BEGIN SOURCE MATERIAL

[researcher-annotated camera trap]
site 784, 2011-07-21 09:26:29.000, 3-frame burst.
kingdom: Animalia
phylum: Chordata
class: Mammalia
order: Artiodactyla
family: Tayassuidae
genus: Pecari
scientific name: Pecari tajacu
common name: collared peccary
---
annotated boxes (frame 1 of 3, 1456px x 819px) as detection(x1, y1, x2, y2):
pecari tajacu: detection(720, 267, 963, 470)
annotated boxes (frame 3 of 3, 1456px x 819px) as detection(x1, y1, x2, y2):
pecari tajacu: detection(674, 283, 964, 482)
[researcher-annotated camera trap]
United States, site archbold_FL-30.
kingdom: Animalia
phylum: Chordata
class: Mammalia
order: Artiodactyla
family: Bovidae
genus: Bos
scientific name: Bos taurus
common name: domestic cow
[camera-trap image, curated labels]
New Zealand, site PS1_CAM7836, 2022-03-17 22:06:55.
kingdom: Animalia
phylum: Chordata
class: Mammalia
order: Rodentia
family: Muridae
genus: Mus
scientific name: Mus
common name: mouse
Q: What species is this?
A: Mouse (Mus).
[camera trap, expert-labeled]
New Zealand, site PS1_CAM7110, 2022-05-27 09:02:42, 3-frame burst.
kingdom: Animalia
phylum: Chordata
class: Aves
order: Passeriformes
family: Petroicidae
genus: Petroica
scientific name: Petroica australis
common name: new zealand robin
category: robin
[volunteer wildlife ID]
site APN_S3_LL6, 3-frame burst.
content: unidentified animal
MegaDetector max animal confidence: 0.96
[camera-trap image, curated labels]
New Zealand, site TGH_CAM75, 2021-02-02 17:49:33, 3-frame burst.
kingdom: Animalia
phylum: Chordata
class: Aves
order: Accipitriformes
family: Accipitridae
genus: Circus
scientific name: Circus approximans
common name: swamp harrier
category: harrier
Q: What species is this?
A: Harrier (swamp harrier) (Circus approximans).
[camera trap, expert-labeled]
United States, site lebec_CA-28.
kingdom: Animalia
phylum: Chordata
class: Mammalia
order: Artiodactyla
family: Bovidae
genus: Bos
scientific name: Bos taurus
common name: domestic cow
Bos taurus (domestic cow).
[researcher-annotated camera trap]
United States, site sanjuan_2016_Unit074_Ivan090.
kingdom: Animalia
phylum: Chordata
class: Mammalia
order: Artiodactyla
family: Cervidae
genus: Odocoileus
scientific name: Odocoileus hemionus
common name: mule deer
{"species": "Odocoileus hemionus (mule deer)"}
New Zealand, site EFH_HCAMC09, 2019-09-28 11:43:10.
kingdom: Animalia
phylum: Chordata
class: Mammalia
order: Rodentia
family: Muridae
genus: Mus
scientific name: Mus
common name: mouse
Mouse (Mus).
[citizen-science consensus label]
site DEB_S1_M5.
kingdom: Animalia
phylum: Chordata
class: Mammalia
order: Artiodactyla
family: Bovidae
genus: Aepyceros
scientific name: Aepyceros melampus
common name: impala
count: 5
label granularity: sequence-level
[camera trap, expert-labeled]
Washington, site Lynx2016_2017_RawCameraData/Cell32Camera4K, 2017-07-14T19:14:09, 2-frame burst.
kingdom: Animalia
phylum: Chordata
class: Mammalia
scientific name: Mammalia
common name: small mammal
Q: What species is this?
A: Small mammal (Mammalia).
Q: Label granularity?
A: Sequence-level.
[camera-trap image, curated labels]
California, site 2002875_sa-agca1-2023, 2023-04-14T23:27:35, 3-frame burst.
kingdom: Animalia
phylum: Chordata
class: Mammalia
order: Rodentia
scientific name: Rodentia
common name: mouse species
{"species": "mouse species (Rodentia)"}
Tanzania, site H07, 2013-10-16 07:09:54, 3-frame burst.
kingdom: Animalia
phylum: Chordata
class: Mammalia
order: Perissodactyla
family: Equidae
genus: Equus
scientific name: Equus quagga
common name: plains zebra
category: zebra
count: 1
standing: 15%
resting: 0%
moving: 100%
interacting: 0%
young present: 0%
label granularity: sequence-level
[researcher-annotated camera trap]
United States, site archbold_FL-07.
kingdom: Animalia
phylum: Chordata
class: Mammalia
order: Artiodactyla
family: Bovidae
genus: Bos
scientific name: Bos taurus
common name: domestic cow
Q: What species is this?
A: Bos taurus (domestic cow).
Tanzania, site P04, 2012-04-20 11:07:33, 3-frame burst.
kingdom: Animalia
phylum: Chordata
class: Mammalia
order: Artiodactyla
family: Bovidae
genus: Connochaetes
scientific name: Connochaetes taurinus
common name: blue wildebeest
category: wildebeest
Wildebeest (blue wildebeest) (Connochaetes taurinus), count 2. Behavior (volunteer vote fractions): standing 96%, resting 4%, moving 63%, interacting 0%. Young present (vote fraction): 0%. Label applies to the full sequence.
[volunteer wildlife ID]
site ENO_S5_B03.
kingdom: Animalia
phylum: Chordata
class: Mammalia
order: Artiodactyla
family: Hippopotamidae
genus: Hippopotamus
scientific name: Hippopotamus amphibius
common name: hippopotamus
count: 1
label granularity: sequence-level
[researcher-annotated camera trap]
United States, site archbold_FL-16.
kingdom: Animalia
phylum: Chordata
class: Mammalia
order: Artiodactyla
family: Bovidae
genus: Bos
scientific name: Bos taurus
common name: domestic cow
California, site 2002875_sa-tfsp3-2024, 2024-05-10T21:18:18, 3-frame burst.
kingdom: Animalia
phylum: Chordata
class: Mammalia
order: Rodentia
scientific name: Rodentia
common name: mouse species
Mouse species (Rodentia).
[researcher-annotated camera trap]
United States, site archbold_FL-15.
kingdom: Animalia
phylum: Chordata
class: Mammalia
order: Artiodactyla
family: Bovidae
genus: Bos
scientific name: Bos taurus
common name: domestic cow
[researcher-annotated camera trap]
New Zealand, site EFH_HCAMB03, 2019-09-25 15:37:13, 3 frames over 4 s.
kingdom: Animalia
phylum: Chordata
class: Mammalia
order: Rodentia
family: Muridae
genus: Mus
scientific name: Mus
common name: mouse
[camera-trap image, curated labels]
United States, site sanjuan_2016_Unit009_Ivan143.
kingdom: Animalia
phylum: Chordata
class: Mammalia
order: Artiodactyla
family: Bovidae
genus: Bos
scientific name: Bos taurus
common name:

END SOURCE MATERIAL

*INSTRUCTIONS TO FOLLOW*
Go through the data and copy each line exactly as it was written.

*RESPONSE TO THE EXERCISE*
[researcher-annotated camera trap]
site 784, 2011-07-21 09:26:29.000, 3-frame burst.
kingdom: Animalia
phylum: Chordata
class: Mammalia
order: Artiodactyla
family: Tayassuidae
genus: Pecari
scientific name: Pecari tajacu
common name: collared peccary
---
annotated boxes (frame 1 of 3, 1456px x 819px) as detection(x1, y1, x2, y2):
pecari tajacu: detection(720, 267, 963, 470)
annotated boxes (frame 3 of 3, 1456px x 819px) as detection(x1, y1, x2, y2):
pecari tajacu: detection(674, 283, 964, 482)
[researcher-annotated camera trap]
United States, site archbold_FL-30.
kingdom: Animalia
phylum: Chordata
class: Mammalia
order: Artiodactyla
family: Bovidae
genus: Bos
scientific name: Bos taurus
common name: domestic cow
[camera-trap image, curated labels]
New Zealand, site PS1_CAM7836, 2022-03-17 22:06:55.
kingdom: Animalia
phylum: Chordata
class: Mammalia
order: Rodentia
family: Muridae
genus: Mus
scientific name: Mus
common name: mouse
Q: What species is this?
A: Mouse (Mus).
[camera trap, expert-labeled]
New Zealand, site PS1_CAM7110, 2022-05-27 09:02:42, 3-frame burst.
kingdom: Animalia
phylum: Chordata
class: Aves
order: Passeriformes
family: Petroicidae
genus: Petroica
scientific name: Petroica australis
common name: new zealand robin
category: robin
[volunteer wildlife ID]
site APN_S3_LL6, 3-frame burst.
content: unidentified animal
MegaDetector max animal confidence: 0.96
[camera-trap image, curated labels]
New Zealand, site TGH_CAM75, 2021-02-02 17:49:33, 3-frame burst.
kingdom: Animalia
phylum: Chordata
class: Aves
order: Accipitriformes
family: Accipitridae
genus: Circus
scientific name: Circus approximans
common name: swamp harrier
category: harrier
Q: What species is this?
A: Harrier (swamp harrier) (Circus approximans).
[camera trap, expert-labeled]
United States, site lebec_CA-28.
kingdom: Animalia
phylum: Chordata
class: Mammalia
order: Artiodactyla
family: Bovidae
genus: Bos
scientific name: Bos taurus
common name: domestic cow
Bos taurus (domestic cow).
[researcher-annotated camera trap]
United States, site sanjuan_2016_Unit074_Ivan090.
kingdom: Animalia
phylum: Chordata
class: Mammalia
order: Artiodactyla
family: Cervidae
genus: Odocoileus
scientific name: Odocoileus hemionus
common name: mule deer
{"species": "Odocoileus hemionus (mule deer)"}
New Zealand, site EFH_HCAMC09, 2019-09-28 11:43:10.
kingdom: Animalia
phylum: Chordata
class: Mammalia
order: Rodentia
family: Muridae
genus: Mus
scientific name: Mus
common name: mouse
Mouse (Mus).
[citizen-science consensus label]
site DEB_S1_M5.
kingdom: Animalia
phylum: Chordata
class: Mammalia
order: Artiodactyla
family: Bovidae
genus: Aepyceros
scientific name: Aepyceros melampus
common name: impala
count: 5
label granularity: sequence-level
[camera trap, expert-labeled]
Washington, site Lynx2016_2017_RawCameraData/Cell32Camera4K, 2017-07-14T19:14:09, 2-frame burst.
kingdom: Animalia
phylum: Chordata
class: Mammalia
scientific name: Mammalia
common name: small mammal
Q: What species is this?
A: Small mammal (Mammalia).
Q: Label granularity?
A: Sequence-level.
[camera-trap image, curated labels]
California, site 2002875_sa-agca1-2023, 2023-04-14T23:27:35, 3-frame burst.
kingdom: Animalia
phylum: Chordata
class: Mammalia
order: Rodentia
scientific name: Rodentia
common name: mouse species
{"species": "mouse species (Rodentia)"}
Tanzania, site H07, 2013-10-16 07:09:54, 3-frame burst.
kingdom: Animalia
phylum: Chordata
class: Mammalia
order: Perissodactyla
family: Equidae
genus: Equus
scientific name: Equus quagga
common name: plains zebra
category: zebra
count: 1
standing: 15%
resting: 0%
moving: 100%
interacting: 0%
young present: 0%
label granularity: sequence-level
[researcher-annotated camera trap]
United States, site archbold_FL-07.
kingdom: Animalia
phylum: Chordata
class: Mammalia
order: Artiodactyla
family: Bovidae
genus: Bos
scientific name: Bos taurus
common name: domestic cow
Q: What species is this?
A: Bos taurus (domestic cow).
Tanzania, site P04, 2012-04-20 11:07:33, 3-frame burst.
kingdom: Animalia
phylum: Chordata
class: Mammalia
order: Artiodactyla
family: Bovidae
genus: Connochaetes
scientific name: Connochaetes taurinus
common name: blue wildebeest
category: wildebeest
Wildebeest (blue wildebeest) (Connochaetes taurinus), count 2. Behavior (volunteer vote fractions): standing 96%, resting 4%, moving 63%, interacting 0%. Young present (vote fraction): 0%. Label applies to the full sequence.
[volunteer wildlife ID]
site ENO_S5_B03.
kingdom: Animalia
phylum: Chordata
class: Mammalia
order: Artiodactyla
family: Hippopotamidae
genus: Hippopotamus
scientific name: Hippopotamus amphibius
common name: hippopotamus
count: 1
label granularity: sequence-level
[researcher-annotated camera trap]
United States, site archbold_FL-16.
kingdom: Animalia
phylum: Chordata
class: Mammalia
order: Artiodactyla
family: Bovidae
genus: Bos
scientific name: Bos taurus
common name: domestic cow
California, site 2002875_sa-tfsp3-2024, 2024-05-10T21:18:18, 3-frame burst.
kingdom: Animalia
phylum: Chordata
class: Mammalia
order: Rodentia
scientific name: Rodentia
common name: mouse species
Mouse species (Rodentia).
[researcher-annotated camera trap]
United States, site archbold_FL-15.
kingdom: Animalia
phylum: Chordata
class: Mammalia
order: Artiodactyla
family: Bovidae
genus: Bos
scientific name: Bos taurus
common name: domestic cow
[researcher-annotated camera trap]
New Zealand, site EFH_HCAMB03, 2019-09-25 15:37:13, 3 frames over 4 s.
kingdom: Animalia
phylum: Chordata
class: Mammalia
order: Rodentia
family: Muridae
genus: Mus
scientific name: Mus
common name: mouse
[camera-trap image, curated labels]
United States, site sanjuan_2016_Unit009_Ivan143.
kingdom: Animalia
phylum: Chordata
class: Mammalia
order: Artiodactyla
family: Bovidae
genus: Bos
scientific name: Bos taurus
common name:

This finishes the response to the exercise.